I bambini sono sempre capaci di stupire. E così, con mia grande meraviglia, ho potuto rivivere la felicità nel vedere di nuovo quegli occhietti che mi guardavano con la stessa luce di sempre.

Non ha notato nessun cambiamento in me. Ero la solita zia Laura di sempre.

Come ero stata sciocca a preoccuparmi! Le cose iniziavano a ripartire.

Una Storia di Resilienza, cap. 2°

Una Storia di Resilienza, cap. 2°

Ciao sono ancora Laura e nelle prossime settimane cercherò  di raccontare cosa vuol dire, per una persona normale, vivere una situazione come quella capitata a me, quando, nel 2009 mi venne un emorragia cerebrale che sconvolse la mia vita.

A quel tempo pensavo che la mia vita fosse irrimediabilmente finita.

Quante volte una persona in carrozzina ci è passata davanti e abbiamo pensato che a noi una cosa così non capiterà mai!,  ebbene io ci sono finita dal giorno alla notte sulla carrozzina, così, senza preavviso, senza motivo, senza pietà.

Perdere le speranze, vedere la propria famiglia soffrire e tanti amici andarsene, in poche parole, vedere sgretolarsi fra le mani il proprio futuro.

È stata dura e in parte lo è ancora. In queste settimane cercherò di descrivervi nella realtà e senza tanti fronzoli quali sono le difficoltà incontrate da una persona con un problema come il mio nel contesto in cui viviamo. Cercherò di spiegarvi in cosa consista la trafila da passare per una ragazza a cui viene una roba simile,  in cosa consista un percorso riabilitativo in ospedale, e quanto i nostri valori giochino un ruolo cruciale nella ripresa della vita di tutti i giorni.

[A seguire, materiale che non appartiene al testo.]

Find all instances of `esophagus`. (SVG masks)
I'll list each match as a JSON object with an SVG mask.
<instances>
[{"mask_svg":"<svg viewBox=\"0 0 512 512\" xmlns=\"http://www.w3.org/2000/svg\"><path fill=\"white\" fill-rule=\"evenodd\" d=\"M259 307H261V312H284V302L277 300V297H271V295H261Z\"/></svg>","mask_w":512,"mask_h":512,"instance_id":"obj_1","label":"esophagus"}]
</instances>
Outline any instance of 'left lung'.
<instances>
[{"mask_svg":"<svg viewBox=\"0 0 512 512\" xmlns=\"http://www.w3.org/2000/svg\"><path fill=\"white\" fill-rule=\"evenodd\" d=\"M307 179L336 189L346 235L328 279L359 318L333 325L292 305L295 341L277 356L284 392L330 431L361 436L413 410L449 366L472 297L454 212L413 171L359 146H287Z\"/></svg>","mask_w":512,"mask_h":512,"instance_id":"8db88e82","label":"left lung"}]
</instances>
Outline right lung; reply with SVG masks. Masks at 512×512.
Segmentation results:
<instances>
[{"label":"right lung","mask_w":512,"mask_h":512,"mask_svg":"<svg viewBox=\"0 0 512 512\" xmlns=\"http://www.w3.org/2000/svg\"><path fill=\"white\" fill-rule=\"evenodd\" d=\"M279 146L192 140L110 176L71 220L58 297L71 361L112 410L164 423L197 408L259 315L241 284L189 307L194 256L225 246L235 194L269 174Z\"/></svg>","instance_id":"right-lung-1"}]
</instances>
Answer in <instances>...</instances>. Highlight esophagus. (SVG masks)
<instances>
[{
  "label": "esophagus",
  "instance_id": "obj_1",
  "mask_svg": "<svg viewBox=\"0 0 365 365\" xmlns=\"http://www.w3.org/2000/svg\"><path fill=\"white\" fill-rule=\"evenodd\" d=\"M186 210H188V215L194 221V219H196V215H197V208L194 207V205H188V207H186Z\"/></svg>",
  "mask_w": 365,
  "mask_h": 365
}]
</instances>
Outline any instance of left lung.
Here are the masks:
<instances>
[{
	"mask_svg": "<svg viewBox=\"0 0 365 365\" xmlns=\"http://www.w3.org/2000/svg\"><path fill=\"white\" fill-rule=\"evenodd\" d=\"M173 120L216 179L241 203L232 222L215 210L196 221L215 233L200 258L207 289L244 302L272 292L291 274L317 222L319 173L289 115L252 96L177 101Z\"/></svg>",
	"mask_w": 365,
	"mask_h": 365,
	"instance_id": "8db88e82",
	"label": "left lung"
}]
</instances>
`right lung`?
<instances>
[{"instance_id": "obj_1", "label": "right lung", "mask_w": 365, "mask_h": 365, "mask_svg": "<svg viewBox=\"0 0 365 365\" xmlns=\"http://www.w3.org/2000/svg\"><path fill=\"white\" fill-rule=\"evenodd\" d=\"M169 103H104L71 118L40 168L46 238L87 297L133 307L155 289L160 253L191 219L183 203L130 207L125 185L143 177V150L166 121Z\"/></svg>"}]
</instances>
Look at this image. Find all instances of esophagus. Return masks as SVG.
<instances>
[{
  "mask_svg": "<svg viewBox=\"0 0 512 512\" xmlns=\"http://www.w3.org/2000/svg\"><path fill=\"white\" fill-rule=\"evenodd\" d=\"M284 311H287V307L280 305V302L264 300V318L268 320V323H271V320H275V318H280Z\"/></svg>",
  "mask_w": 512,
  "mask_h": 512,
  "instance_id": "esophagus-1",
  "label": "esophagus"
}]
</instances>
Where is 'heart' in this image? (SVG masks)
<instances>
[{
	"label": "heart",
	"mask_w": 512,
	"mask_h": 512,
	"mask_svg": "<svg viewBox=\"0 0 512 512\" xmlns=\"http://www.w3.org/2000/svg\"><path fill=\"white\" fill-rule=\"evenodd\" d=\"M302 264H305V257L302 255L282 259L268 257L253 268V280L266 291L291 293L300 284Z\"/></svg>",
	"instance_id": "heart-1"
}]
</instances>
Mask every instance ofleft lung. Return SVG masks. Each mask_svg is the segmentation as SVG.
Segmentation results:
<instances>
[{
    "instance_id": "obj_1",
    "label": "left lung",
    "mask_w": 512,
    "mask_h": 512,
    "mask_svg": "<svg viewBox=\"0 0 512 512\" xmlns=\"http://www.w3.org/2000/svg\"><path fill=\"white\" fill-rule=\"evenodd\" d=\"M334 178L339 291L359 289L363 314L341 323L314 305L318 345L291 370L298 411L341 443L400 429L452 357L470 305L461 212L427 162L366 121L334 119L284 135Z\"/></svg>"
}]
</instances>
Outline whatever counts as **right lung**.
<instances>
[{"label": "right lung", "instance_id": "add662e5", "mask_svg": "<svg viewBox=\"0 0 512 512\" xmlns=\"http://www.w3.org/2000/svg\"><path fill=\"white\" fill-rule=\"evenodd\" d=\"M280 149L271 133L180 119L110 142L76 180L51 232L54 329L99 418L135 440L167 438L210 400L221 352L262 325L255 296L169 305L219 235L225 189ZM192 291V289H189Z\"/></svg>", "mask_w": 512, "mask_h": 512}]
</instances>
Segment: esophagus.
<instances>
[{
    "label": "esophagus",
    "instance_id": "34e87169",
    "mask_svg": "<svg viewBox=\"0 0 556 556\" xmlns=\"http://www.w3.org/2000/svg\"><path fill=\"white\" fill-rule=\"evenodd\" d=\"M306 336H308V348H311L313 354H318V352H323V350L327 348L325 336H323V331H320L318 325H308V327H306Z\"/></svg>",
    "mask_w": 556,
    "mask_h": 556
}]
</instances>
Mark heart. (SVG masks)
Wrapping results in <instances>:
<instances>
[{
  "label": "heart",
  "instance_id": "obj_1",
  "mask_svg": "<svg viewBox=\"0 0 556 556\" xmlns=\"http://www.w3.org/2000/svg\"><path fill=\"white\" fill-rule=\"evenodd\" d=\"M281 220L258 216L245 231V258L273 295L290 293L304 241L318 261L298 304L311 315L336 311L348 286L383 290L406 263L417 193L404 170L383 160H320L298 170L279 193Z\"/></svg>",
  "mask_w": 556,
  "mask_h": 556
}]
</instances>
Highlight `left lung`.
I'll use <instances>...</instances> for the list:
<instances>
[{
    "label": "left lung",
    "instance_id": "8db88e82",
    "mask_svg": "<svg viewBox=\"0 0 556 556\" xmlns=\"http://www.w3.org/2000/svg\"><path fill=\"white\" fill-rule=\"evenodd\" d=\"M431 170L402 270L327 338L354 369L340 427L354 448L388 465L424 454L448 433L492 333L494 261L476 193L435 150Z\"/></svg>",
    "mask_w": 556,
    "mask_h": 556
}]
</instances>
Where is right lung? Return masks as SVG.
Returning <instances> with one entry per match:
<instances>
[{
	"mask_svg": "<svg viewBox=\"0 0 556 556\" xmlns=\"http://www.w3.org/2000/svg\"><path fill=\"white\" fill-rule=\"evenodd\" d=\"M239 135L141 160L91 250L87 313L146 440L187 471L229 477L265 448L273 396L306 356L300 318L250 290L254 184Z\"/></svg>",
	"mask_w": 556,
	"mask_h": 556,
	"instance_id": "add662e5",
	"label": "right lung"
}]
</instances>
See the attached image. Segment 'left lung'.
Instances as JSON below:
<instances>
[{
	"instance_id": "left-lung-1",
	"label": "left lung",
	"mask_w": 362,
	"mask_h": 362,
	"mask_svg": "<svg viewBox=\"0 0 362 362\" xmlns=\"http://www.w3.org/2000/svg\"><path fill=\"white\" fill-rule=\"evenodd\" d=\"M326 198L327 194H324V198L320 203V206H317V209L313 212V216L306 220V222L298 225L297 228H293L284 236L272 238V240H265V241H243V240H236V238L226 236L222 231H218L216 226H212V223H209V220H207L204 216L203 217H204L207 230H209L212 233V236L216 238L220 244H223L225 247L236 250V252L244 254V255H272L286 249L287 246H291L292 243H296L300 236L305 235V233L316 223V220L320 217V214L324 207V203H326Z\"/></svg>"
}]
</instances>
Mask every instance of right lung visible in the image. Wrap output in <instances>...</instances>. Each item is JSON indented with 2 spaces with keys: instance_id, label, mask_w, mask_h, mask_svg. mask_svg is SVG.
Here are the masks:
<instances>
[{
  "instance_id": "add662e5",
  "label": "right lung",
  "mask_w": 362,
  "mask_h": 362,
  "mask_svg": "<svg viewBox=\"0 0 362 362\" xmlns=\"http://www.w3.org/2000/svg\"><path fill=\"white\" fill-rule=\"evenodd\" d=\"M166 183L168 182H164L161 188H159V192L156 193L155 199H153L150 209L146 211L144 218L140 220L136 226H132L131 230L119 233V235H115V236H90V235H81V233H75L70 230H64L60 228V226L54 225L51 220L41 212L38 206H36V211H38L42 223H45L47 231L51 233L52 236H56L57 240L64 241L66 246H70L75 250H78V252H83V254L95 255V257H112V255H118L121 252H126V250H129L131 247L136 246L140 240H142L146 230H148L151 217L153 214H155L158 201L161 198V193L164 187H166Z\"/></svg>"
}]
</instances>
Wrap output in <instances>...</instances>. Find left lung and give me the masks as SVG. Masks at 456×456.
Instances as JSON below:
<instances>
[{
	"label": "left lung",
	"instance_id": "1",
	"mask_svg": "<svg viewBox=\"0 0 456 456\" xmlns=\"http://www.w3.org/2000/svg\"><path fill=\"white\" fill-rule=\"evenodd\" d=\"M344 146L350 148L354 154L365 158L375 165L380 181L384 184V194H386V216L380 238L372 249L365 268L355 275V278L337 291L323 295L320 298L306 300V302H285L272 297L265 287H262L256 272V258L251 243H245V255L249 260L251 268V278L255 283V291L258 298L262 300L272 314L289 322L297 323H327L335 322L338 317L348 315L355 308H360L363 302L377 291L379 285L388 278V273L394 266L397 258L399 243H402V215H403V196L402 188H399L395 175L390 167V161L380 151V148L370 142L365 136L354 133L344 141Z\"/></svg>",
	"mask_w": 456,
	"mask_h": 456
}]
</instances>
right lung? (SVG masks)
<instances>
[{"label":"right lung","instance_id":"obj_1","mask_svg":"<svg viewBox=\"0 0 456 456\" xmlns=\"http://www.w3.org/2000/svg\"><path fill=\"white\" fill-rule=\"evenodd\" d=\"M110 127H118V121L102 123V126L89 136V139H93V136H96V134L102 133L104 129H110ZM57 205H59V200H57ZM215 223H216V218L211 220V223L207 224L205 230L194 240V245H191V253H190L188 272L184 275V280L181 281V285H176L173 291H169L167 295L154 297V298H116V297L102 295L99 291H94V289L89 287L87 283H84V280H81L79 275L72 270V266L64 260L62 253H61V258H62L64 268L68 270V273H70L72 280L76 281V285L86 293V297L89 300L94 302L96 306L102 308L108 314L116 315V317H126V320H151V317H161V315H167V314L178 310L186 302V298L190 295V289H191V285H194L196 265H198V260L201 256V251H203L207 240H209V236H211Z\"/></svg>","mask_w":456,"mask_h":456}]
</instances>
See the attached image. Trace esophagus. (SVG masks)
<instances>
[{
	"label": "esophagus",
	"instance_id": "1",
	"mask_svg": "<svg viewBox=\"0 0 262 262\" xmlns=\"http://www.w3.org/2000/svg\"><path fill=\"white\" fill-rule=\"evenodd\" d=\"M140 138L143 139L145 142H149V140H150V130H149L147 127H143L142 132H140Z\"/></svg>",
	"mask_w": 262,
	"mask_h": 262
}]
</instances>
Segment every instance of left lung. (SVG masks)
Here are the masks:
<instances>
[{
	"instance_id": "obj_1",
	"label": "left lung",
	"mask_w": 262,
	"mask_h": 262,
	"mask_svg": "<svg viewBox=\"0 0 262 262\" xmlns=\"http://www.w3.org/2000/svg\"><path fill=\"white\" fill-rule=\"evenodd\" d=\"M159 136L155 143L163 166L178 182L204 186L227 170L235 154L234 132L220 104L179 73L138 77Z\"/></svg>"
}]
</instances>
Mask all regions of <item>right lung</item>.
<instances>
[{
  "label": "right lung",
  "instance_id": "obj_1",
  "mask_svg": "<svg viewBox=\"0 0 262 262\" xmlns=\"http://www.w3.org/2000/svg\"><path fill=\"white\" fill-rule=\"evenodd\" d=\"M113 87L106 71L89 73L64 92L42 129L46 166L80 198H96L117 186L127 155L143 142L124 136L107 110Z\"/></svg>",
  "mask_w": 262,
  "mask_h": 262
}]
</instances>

Soprattutto cercherò di spiegarvi cosa sia Resilient Disabled onlus, cosa in questi anni abbia fatto per me e che cosa continui a fare per tutte le persone con problemi simili al mio.  Vi parlerò di questo approccio così particolare che il più delle volte non sembra neanche terapeutico. E poi non potrò non fare menzione di chi questa cosa l’ha inventata e delle persone che ci lavorano!  Perché questa organizzazione merita davvero di essere descritta a fondo per capire cosa faccia in più rispetto agli altri. Creare persone resilienti non è certo uno scherzetto.

Quindi vi invito a seguirci in questa nuova avventura che andremo a proporvi con l’entusiasmo che contraddistingue RD da sempre.

Con tanto spirito combattivo, Laura.